138Le père de James a été en proie à une vision fantomatique qui a tourmenté son existence et qui était, semble-t-il, à l'origine de ses « excentricités ». En 1844, lors du premier séjour en Angleterre, Henry James père est littéralement assailli par « un être invisible [...] Des influences mortelles irradient de sa présence fétide ». (Edel L., 1985). C'est peut-être là, devant la cheminée, par cette belle fin de journée, que le petit Henry, âgé d'un an, a senti, pour la première fois, la bête bondir hors de la jungle où elle était tapie. En tout cas, il en a beaucoup entendu parler par la suite, puisque la vie de toute la famille en a été fortement imprégnée. Le père a raconté qu'il s'était senti redevenir tout petit enfant pendant sa vision et qu'il avait envie d'appeler à l'aide comme un enfant. En présence du mauvais objet, il revit une agonie primitive. Et c'est toute la famille qui va se déplacer dans des voyages sans fin, durant des années, pour fuir le fantôme paternel. Il y a eu transmission par imprégnation familiale et dédoublement identificatoire du fantôme d'Henry James senior à Henry James junior.

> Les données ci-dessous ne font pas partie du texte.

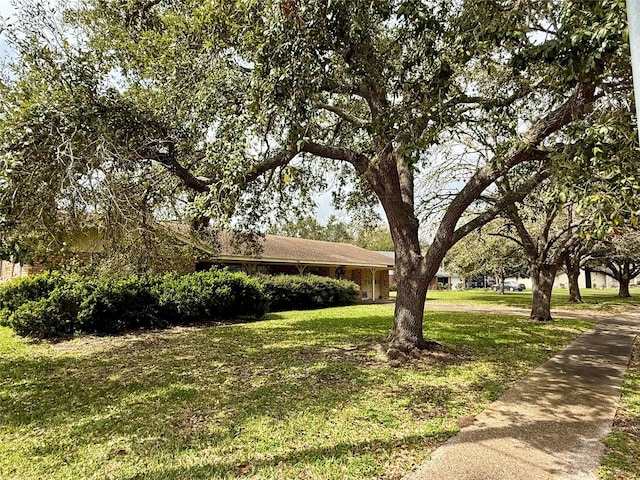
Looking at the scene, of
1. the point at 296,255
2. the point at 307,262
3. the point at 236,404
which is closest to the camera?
the point at 236,404

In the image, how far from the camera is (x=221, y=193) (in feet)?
21.7

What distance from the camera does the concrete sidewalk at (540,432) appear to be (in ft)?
12.1

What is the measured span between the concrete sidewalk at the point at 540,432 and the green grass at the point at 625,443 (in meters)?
0.09

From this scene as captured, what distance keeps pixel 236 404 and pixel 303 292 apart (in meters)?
14.3

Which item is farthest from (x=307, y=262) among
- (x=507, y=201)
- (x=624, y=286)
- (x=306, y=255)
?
(x=624, y=286)

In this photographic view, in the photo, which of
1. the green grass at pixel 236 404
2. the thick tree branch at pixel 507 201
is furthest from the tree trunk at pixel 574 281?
the thick tree branch at pixel 507 201

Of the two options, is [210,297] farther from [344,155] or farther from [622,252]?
[622,252]

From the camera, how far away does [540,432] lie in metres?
4.57

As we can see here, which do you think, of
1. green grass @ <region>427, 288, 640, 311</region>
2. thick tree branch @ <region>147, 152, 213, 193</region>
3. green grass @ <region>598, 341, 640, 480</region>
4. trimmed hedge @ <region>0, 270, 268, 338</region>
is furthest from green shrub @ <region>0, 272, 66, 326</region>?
green grass @ <region>427, 288, 640, 311</region>

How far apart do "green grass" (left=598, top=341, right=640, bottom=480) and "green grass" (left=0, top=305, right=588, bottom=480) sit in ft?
4.88

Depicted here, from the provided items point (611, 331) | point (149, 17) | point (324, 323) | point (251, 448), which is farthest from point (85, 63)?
point (611, 331)

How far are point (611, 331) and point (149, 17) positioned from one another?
16098 mm

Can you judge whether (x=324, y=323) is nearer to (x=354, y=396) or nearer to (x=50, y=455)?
(x=354, y=396)

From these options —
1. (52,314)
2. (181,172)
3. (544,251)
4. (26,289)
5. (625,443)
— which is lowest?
(625,443)
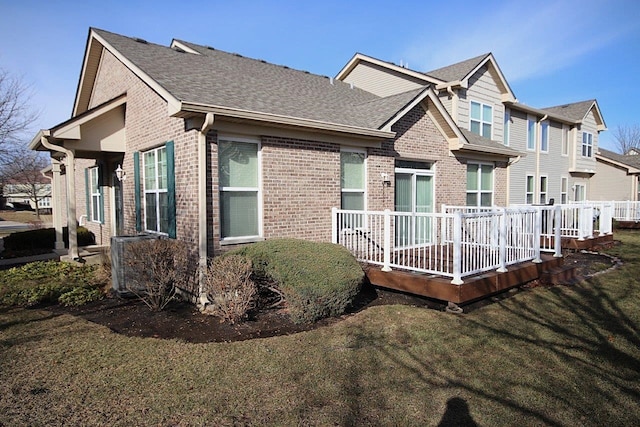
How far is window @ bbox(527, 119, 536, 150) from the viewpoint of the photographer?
61.0 ft

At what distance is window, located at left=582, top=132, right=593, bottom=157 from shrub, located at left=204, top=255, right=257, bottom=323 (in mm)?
23421

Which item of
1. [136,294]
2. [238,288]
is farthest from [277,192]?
[136,294]

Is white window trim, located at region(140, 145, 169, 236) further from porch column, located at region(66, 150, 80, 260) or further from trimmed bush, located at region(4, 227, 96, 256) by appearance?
trimmed bush, located at region(4, 227, 96, 256)

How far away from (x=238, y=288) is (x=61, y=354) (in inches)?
89.6

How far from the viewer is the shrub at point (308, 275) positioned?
5.83m

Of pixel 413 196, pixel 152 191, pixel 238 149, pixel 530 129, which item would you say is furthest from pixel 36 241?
pixel 530 129

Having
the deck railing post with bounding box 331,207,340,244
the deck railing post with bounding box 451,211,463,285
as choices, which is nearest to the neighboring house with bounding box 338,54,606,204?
the deck railing post with bounding box 331,207,340,244

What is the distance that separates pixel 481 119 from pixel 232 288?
1289cm

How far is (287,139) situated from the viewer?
7.79 metres

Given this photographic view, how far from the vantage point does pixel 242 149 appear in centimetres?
734

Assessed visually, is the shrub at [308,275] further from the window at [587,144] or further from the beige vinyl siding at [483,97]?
the window at [587,144]

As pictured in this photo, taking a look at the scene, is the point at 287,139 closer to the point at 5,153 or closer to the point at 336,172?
the point at 336,172

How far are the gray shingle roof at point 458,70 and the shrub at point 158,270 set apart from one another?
11.6 m

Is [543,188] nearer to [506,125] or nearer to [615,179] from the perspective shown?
[506,125]
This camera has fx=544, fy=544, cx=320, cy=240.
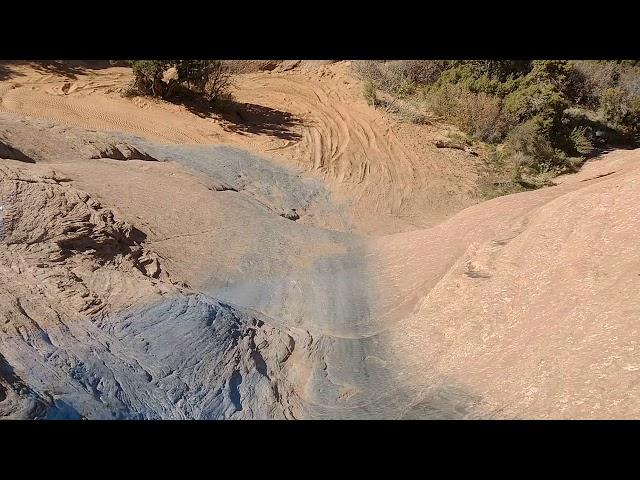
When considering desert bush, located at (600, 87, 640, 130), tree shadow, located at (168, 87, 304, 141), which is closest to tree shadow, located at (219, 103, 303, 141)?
tree shadow, located at (168, 87, 304, 141)

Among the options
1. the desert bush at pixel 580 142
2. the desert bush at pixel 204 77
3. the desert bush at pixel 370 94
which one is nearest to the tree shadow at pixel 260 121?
the desert bush at pixel 204 77

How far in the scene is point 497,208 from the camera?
6176 millimetres

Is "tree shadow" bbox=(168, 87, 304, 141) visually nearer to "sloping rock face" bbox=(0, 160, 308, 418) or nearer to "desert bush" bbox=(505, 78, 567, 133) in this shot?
"desert bush" bbox=(505, 78, 567, 133)

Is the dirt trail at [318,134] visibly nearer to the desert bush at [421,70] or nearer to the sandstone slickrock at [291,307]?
the desert bush at [421,70]

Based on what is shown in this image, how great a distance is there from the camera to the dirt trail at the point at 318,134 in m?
10.4

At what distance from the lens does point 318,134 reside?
1200cm

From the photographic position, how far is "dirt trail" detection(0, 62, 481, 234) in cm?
1038

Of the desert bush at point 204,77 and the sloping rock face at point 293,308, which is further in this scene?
the desert bush at point 204,77

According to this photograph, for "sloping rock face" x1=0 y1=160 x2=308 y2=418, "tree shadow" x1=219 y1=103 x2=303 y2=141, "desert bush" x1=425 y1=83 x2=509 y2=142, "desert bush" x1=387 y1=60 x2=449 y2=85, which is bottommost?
"sloping rock face" x1=0 y1=160 x2=308 y2=418

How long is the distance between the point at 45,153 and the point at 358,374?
15.0 ft

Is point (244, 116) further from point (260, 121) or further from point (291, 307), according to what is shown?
point (291, 307)

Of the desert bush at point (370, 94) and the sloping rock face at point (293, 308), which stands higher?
the desert bush at point (370, 94)

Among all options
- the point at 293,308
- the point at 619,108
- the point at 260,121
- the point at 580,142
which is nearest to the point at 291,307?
the point at 293,308
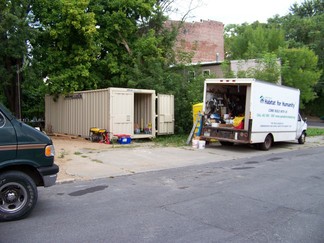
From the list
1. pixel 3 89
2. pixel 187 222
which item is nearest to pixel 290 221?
pixel 187 222

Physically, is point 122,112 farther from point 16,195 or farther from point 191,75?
point 16,195

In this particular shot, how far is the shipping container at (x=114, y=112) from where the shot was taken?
1708 cm

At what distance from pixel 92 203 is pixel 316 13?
59.0 metres

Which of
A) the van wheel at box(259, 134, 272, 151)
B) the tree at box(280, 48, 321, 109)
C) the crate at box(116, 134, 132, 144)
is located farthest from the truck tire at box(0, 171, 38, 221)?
the tree at box(280, 48, 321, 109)

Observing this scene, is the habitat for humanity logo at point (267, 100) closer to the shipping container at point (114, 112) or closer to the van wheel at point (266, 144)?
the van wheel at point (266, 144)

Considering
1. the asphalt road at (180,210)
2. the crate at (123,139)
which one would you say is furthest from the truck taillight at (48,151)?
the crate at (123,139)

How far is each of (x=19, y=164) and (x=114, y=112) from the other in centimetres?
1116

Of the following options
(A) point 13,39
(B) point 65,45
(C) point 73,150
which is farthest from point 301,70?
(C) point 73,150

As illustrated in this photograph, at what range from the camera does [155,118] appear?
19.2 metres

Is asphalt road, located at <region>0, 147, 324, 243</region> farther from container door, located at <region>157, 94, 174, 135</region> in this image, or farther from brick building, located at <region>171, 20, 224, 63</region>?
brick building, located at <region>171, 20, 224, 63</region>

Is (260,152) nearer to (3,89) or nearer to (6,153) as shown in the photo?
(6,153)

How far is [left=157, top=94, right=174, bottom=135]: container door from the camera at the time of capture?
63.4 feet

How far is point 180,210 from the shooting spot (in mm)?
6438

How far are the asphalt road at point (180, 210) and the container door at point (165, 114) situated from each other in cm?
908
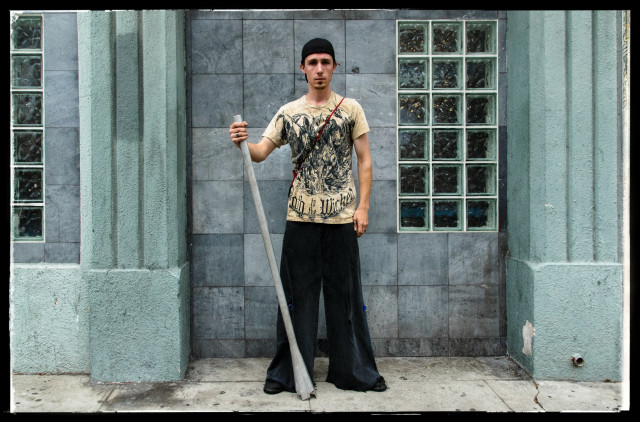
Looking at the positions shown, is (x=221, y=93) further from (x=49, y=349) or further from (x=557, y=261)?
(x=557, y=261)

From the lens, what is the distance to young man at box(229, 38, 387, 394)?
3.57 meters

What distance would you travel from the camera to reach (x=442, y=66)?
4352 millimetres

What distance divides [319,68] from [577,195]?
2.30 m

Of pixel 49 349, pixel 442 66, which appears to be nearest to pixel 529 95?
pixel 442 66

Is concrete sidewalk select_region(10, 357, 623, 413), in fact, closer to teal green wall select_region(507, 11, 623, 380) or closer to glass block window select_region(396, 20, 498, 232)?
teal green wall select_region(507, 11, 623, 380)

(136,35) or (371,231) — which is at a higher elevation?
(136,35)

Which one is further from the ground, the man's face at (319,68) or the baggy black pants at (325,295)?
the man's face at (319,68)

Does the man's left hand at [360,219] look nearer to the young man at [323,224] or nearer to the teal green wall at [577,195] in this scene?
the young man at [323,224]

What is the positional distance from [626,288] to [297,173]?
8.98ft

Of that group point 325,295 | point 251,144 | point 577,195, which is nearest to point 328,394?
point 325,295

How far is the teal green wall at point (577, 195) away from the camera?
12.5 feet

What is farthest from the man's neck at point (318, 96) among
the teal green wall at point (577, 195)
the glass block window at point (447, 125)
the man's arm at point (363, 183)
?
the teal green wall at point (577, 195)

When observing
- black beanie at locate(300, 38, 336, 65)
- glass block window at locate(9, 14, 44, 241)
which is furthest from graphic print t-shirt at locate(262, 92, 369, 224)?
glass block window at locate(9, 14, 44, 241)

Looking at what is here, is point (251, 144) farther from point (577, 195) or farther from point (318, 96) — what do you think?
point (577, 195)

139Deux femmes ont surtout compté pour porter et soutenir ce père amputé physiquement et mutilé psychiquement. L'épouse, Mary, dévouée à son époux, omniprésente et assurant l'organisation matérielle et Mrs Chichester qui a donné le support spirituel nécessaire à la survie. Mrs Chichester donne un nom au saisissement autoscopique du père, elle le nomme une dévastation. Dans la théorie mystique de Swedenborg, cette étape de visitation par le Malin est le prélude à la régénération de l'âme.

140On retrouve ces deux images féminines dans le Tour d'écrou, avec la bonté naturelle de Mrs Grose et la volonté salvatrice que déploie la narratrice face à la perdition de Miles.

141Le secret commence à se dévoiler avec le rapport indentificatoire au double paternel. Henry junior hérite en droite ligne du fantôme d'Henry senior. Cette figure tyrannique incarnée métonymiquement par le regard fixe et dur de Peter Quint est celle du grand père, William James, le fondateur de la dynastie américaine des James. Il a terrorisé, pendant toute son enfance, son fils Henry avec les contraintes de sa rigueur calviniste. Le dimanche, jour du seigneur, les enfants étaient tenus à la plus stricte inactivité. Le père William leur apprenait à ne pas jouer, à ne pas bouger (sortir, se baigner, danser, etc...) à ne pas lire de contes, à ne pas réviser les leçons pour le lendemain. Toute transgression était sévèrement punie et l'œil inquisiteur du père relayait efficacement l'œil inquisiteur de Dieu.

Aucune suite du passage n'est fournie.